Existe también la versión sin alcohol del Sex On The Beach, de nombre muy romántico: el Kiss on the Beach. Es un cóctel ideal para quienes nunca han dejado de creer en los encuentros del destino, tal vez mirando al mar. En este caso, los ingredientes necesarios son: zumo de melocotón, naranja y grosella a partes iguales. Se mezcla todo con mucho arte junto a la limonada o gaseosa, dependiendo del gusto de cada cual. El efecto final es fresco y acertado para un romántico paseo por la cubierta.

Gustos clásicos para los fanáticos del aperitivo

No puede faltar el cóctel que representa una verdadera filosofía de vida: el placer del aperitivo, incluso a diario. Se trata del infatigable Aperol Spritz. De aspecto sencillo, en realidad su preparación a la perfección requiere maestría y un buen conocimiento de las proporciones. La receta prevé: 3 partes de prosecco D.O.C, 2 partes de aperol, 1 parte de gaseosa. En el vaso, mejor si es de copa larga, se pone el hielo y se añade una rodajita de naranja, solo entonces se pueden mezclar todos los ingredientes.

Pasión y empuje

El Bloody Mary es un cóctel pasional, una bebida sensual y energético. Los ingredientes son: 6/10 zumo de tomate (ya listo o preparado al momento a partir de tomates maduros), 1/10 de zumo de limón, 3/110 de vodka, tabasco, salsa Worcestershire, sal, pimienta, hielo. El hielo, el zumo de tomate, el vodka y el zumo de limón se agitan juntos y luego se vierten en un vaso alto. Finalmente se añade la sal y la pimienta, y un poco de tabasco y salsa Worcestershire (unas pocas gotas serán suficientes).

Espíritu vintage

Para los corazones nostálgicos, es imprescindible el Long Island Iced Tea, receta de los míticos años 70: parece un té frío, pero no hay duda de que es más fuerte.

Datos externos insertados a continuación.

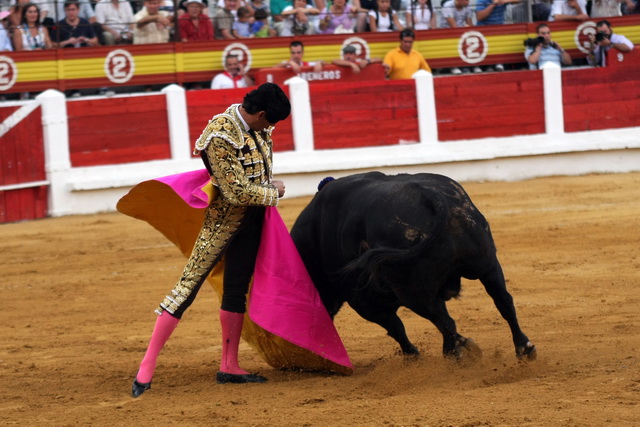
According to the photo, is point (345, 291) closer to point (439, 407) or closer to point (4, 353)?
point (439, 407)

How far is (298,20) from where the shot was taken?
433 inches

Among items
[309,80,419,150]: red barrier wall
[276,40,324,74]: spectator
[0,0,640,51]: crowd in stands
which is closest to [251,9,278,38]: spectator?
[0,0,640,51]: crowd in stands

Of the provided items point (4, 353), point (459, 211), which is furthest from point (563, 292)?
point (4, 353)

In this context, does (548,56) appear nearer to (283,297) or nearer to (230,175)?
(283,297)

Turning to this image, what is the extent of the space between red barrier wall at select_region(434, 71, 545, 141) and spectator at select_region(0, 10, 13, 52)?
447cm

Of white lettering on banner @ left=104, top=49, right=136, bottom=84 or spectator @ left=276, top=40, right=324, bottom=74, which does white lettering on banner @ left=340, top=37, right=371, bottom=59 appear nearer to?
spectator @ left=276, top=40, right=324, bottom=74

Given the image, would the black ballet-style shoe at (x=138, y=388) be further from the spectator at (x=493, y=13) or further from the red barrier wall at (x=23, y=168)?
the spectator at (x=493, y=13)

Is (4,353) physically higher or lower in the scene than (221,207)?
lower

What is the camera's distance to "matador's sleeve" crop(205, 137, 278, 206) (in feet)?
12.3

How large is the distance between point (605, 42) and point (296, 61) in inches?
139

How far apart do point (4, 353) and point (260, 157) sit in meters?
1.81

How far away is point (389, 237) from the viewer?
3.62 m

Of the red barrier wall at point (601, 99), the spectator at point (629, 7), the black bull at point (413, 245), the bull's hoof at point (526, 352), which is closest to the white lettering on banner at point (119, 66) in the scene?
the red barrier wall at point (601, 99)

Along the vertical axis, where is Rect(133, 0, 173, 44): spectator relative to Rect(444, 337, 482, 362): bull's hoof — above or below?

Para prepararlo hace falta: 2/10 de ginebra, 2/10 de vodka helado, 2/10 de ron, 2/10 de Triple Seco, 1/10 de zumo de limón y 1/10 de coca cola. Es un cóctel con mucho grado alcohólico, que queda camuflado por el azúcar. ¿Y los nostálgicos abstemios? Para ellos nada mejor que un Copacabana sin alcohol. Este cóctel, ideal para una primera cita, prevé una sencilla mezcla de zumo de guindas y pomelo. ¡Revitalizador y auspicioso!

Tradición italiana por el Aperol Spritz Bar

Para disfrutar de la magia del sol que se pone en el mar pintando el cielo de tonos naranja, los huéspedes de Costa Crociere no pueden perderse el Aperol Spritz Bar. Cada día entre las 18 y las 20, como manda la tradición italiana, el aperitivo se vuelve aún más sugestivo en los barcos Costa: una atmósfera informal, música lounge o un deejay que toca en directo, un pica pica y bebidas deliciosas. La ocasión perfecta para mimarse antes de la cena y llevarse un recuerdo inolvidable. Los barcos a bordo de los cuales es posible disfrutar del Aperol Spritz Bar son: Costa Diadema, Costa Mediterranea, Costa Favolosa, Costa Fascinosa, Costa Deliziosa, Costa Pacifica, Costa Magica.